Aim:
Rewrite the items below with "shooting position" switched to "camera position" and everything else unchanged, leaving out the pictures.

Material:
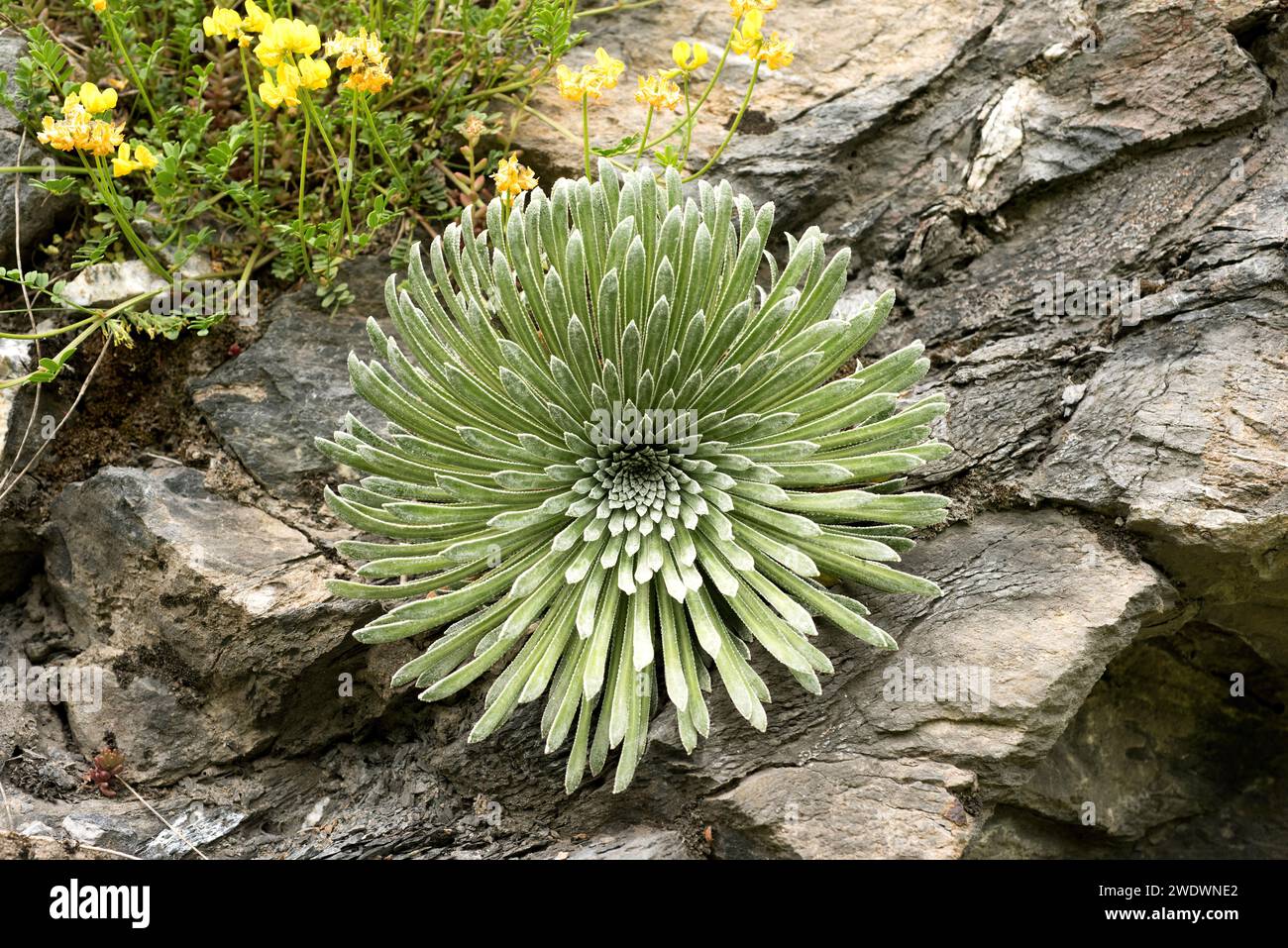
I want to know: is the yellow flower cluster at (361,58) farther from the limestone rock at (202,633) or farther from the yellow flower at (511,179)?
the limestone rock at (202,633)

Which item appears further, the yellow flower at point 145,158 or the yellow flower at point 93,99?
the yellow flower at point 145,158

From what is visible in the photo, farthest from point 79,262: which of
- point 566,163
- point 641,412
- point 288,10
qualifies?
point 641,412

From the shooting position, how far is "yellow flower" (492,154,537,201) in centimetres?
333

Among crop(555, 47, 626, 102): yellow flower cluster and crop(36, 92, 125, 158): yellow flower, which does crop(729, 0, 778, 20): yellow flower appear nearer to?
crop(555, 47, 626, 102): yellow flower cluster

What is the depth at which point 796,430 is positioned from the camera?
2848 millimetres

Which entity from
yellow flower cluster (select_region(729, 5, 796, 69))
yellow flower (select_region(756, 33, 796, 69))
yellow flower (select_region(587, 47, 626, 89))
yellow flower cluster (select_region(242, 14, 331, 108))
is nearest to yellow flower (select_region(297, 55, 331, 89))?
yellow flower cluster (select_region(242, 14, 331, 108))

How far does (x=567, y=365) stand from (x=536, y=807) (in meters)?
1.32

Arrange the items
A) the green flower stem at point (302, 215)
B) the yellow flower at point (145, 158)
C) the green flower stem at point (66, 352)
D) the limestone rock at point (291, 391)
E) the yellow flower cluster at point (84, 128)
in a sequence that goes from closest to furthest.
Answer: the yellow flower cluster at point (84, 128) < the green flower stem at point (66, 352) < the yellow flower at point (145, 158) < the green flower stem at point (302, 215) < the limestone rock at point (291, 391)

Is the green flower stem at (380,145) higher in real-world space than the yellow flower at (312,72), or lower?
higher

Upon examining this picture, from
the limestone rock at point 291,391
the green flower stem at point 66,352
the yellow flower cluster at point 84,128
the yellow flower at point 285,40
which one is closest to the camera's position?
the yellow flower at point 285,40

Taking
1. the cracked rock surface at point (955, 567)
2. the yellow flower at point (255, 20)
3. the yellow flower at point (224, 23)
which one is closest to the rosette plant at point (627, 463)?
the cracked rock surface at point (955, 567)

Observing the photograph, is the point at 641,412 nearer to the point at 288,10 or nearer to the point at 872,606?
the point at 872,606

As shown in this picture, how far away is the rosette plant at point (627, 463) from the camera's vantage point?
9.00ft

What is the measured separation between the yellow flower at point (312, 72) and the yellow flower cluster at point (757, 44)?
3.94 ft
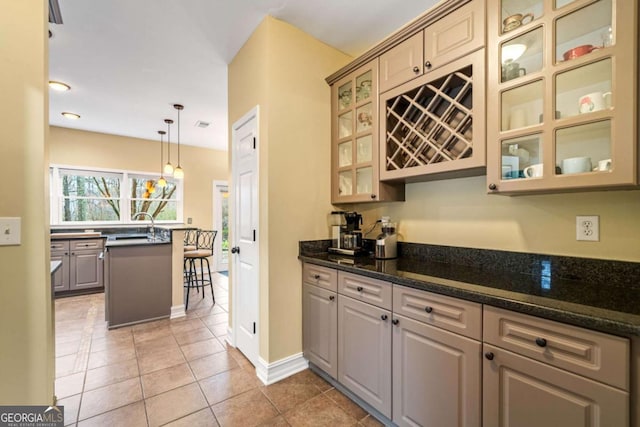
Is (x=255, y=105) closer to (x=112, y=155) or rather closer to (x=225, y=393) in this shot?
(x=225, y=393)

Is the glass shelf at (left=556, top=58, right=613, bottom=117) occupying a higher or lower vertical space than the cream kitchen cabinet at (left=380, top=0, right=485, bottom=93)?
lower

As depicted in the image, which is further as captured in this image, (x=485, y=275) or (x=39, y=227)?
(x=485, y=275)

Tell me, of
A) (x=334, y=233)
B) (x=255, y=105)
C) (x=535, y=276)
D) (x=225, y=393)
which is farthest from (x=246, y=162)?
(x=535, y=276)

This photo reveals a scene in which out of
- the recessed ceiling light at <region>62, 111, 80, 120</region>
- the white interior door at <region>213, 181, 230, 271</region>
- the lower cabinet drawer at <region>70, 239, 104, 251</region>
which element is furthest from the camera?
the white interior door at <region>213, 181, 230, 271</region>

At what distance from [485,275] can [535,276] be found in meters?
0.26

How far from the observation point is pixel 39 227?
118cm

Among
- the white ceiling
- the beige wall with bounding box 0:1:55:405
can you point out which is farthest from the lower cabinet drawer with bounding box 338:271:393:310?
the white ceiling

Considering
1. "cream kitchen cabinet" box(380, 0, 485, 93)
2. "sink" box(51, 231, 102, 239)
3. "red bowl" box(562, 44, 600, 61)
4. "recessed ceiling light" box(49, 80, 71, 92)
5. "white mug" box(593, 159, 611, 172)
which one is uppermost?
"recessed ceiling light" box(49, 80, 71, 92)

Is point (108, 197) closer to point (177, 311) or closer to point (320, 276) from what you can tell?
point (177, 311)

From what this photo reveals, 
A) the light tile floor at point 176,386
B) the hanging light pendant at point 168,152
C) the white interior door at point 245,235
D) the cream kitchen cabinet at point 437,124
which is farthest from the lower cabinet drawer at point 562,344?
the hanging light pendant at point 168,152

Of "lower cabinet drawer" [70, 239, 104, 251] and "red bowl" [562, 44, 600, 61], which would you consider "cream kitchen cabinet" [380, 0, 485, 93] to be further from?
"lower cabinet drawer" [70, 239, 104, 251]

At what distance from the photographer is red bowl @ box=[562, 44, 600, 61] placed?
46.7 inches

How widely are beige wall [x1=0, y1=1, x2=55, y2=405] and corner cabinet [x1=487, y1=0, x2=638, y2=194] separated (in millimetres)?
2109

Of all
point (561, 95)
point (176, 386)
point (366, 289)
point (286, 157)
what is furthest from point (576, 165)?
point (176, 386)
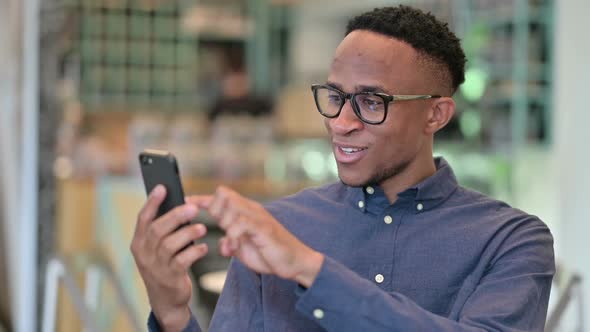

Expected output:
I want to know: is the yellow flower cluster at (361,58) farther from the limestone rock at (202,633) or farther from the yellow flower at (511,179)?
the limestone rock at (202,633)

Which item appears further, the yellow flower at point 145,158 or the yellow flower at point 93,99?
the yellow flower at point 145,158

From what is visible in the photo, farthest from point 79,262: which of
- point 566,163
- point 641,412
- point 288,10
qualifies?
point 641,412

From the camera position, how far is "yellow flower" (492,154,537,201) in centimetres?
333

Among crop(555, 47, 626, 102): yellow flower cluster and crop(36, 92, 125, 158): yellow flower, which does crop(729, 0, 778, 20): yellow flower appear nearer to?
crop(555, 47, 626, 102): yellow flower cluster

What is the depth at which point 796,430 is positioned from the camera?
2848 millimetres

Which entity from
yellow flower cluster (select_region(729, 5, 796, 69))
yellow flower (select_region(756, 33, 796, 69))
yellow flower (select_region(587, 47, 626, 89))
yellow flower cluster (select_region(242, 14, 331, 108))
is nearest to yellow flower (select_region(297, 55, 331, 89))?
yellow flower cluster (select_region(242, 14, 331, 108))

How far does (x=567, y=365) stand from (x=536, y=807) (in meters)?
1.32

Arrange the items
A) the green flower stem at point (302, 215)
B) the yellow flower at point (145, 158)
C) the green flower stem at point (66, 352)
D) the limestone rock at point (291, 391)
E) the yellow flower cluster at point (84, 128)
in a sequence that goes from closest to furthest.
Answer: the yellow flower cluster at point (84, 128) < the green flower stem at point (66, 352) < the yellow flower at point (145, 158) < the green flower stem at point (302, 215) < the limestone rock at point (291, 391)

Is the green flower stem at (380,145) higher in real-world space than the yellow flower at (312,72), or lower?
higher

Upon examining this picture, from
the limestone rock at point 291,391
the green flower stem at point 66,352
the yellow flower cluster at point 84,128
the yellow flower at point 285,40
which one is closest to the camera's position?
the yellow flower at point 285,40

Taking
1. the cracked rock surface at point (955, 567)
2. the yellow flower at point (255, 20)
3. the yellow flower at point (224, 23)
which one is closest to the rosette plant at point (627, 463)?
the cracked rock surface at point (955, 567)

Observing the photograph, is the point at 641,412 nearer to the point at 288,10 or nearer to the point at 872,606?
the point at 872,606

As shown in this picture, how far away is the rosette plant at point (627, 463) from the camera's vantage point?
9.00ft

What is the measured separation between the yellow flower at point (312, 72) and the yellow flower cluster at point (757, 44)?
3.94 ft
Is (x=255, y=105) closer to (x=112, y=155) or rather closer to (x=225, y=393) in this shot?
(x=225, y=393)

Is the glass shelf at (left=556, top=58, right=613, bottom=117) occupying a higher or lower vertical space than the cream kitchen cabinet at (left=380, top=0, right=485, bottom=93)?
lower

As depicted in the image, which is further as captured in this image, (x=485, y=275) or (x=39, y=227)?
(x=485, y=275)

Tell me, of
A) (x=334, y=233)
B) (x=255, y=105)
C) (x=535, y=276)
D) (x=225, y=393)
which is farthest from (x=246, y=162)?
(x=535, y=276)

This photo reveals a scene in which out of
- the recessed ceiling light at <region>62, 111, 80, 120</region>
- the white interior door at <region>213, 181, 230, 271</region>
- the lower cabinet drawer at <region>70, 239, 104, 251</region>
which element is furthest from the camera?
the white interior door at <region>213, 181, 230, 271</region>

At what distance from [485,275] can [535,276] be found in meters?
0.26

How far from the observation point is pixel 39 227?
118cm

Among
- the white ceiling
- the beige wall with bounding box 0:1:55:405
can you point out which is farthest from the lower cabinet drawer with bounding box 338:271:393:310?
the white ceiling

Considering
1. "cream kitchen cabinet" box(380, 0, 485, 93)
2. "sink" box(51, 231, 102, 239)
3. "red bowl" box(562, 44, 600, 61)
4. "recessed ceiling light" box(49, 80, 71, 92)
5. "white mug" box(593, 159, 611, 172)
which one is uppermost?
"recessed ceiling light" box(49, 80, 71, 92)

Is point (108, 197) closer to point (177, 311) or closer to point (320, 276) from what you can tell?
point (177, 311)

From what this photo reveals, 
A) the light tile floor at point 176,386
B) the hanging light pendant at point 168,152
C) the white interior door at point 245,235
D) the cream kitchen cabinet at point 437,124
which is farthest from the lower cabinet drawer at point 562,344?
the hanging light pendant at point 168,152

Of "lower cabinet drawer" [70, 239, 104, 251] and "red bowl" [562, 44, 600, 61], which would you consider "cream kitchen cabinet" [380, 0, 485, 93] to be further from?
"lower cabinet drawer" [70, 239, 104, 251]

At what distance from the photographer is red bowl @ box=[562, 44, 600, 61] placed?
46.7 inches

How widely are beige wall [x1=0, y1=1, x2=55, y2=405] and corner cabinet [x1=487, y1=0, x2=638, y2=194] separated (in millimetres)?
2109

Of all
point (561, 95)
point (176, 386)
point (366, 289)
point (286, 157)
what is furthest from point (576, 165)?
point (176, 386)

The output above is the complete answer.